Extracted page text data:
▽
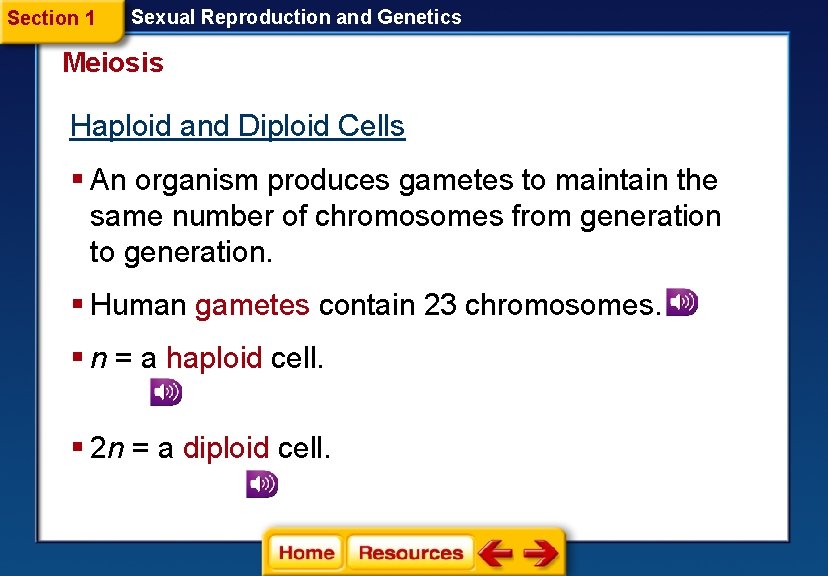 Section 1 Sexual Reproduction and Genetics

Meiosis

Haploid and Diploid Cells

▪ An organism produces gametes to maintain the same number of chromosomes from generation to generation.

▪ Human gametes contain 23 chromosomes.

▪ $n$ = a haploid cell.

▪ $2n$ = a diploid cell.

Home Resources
△
TASK BRIEF: For every line in the data above that holds "chromosomes", return the line itself.

REPLY:
▪ An organism produces gametes to maintain the same number of chromosomes from generation to generation.
▪ Human gametes contain 23 chromosomes.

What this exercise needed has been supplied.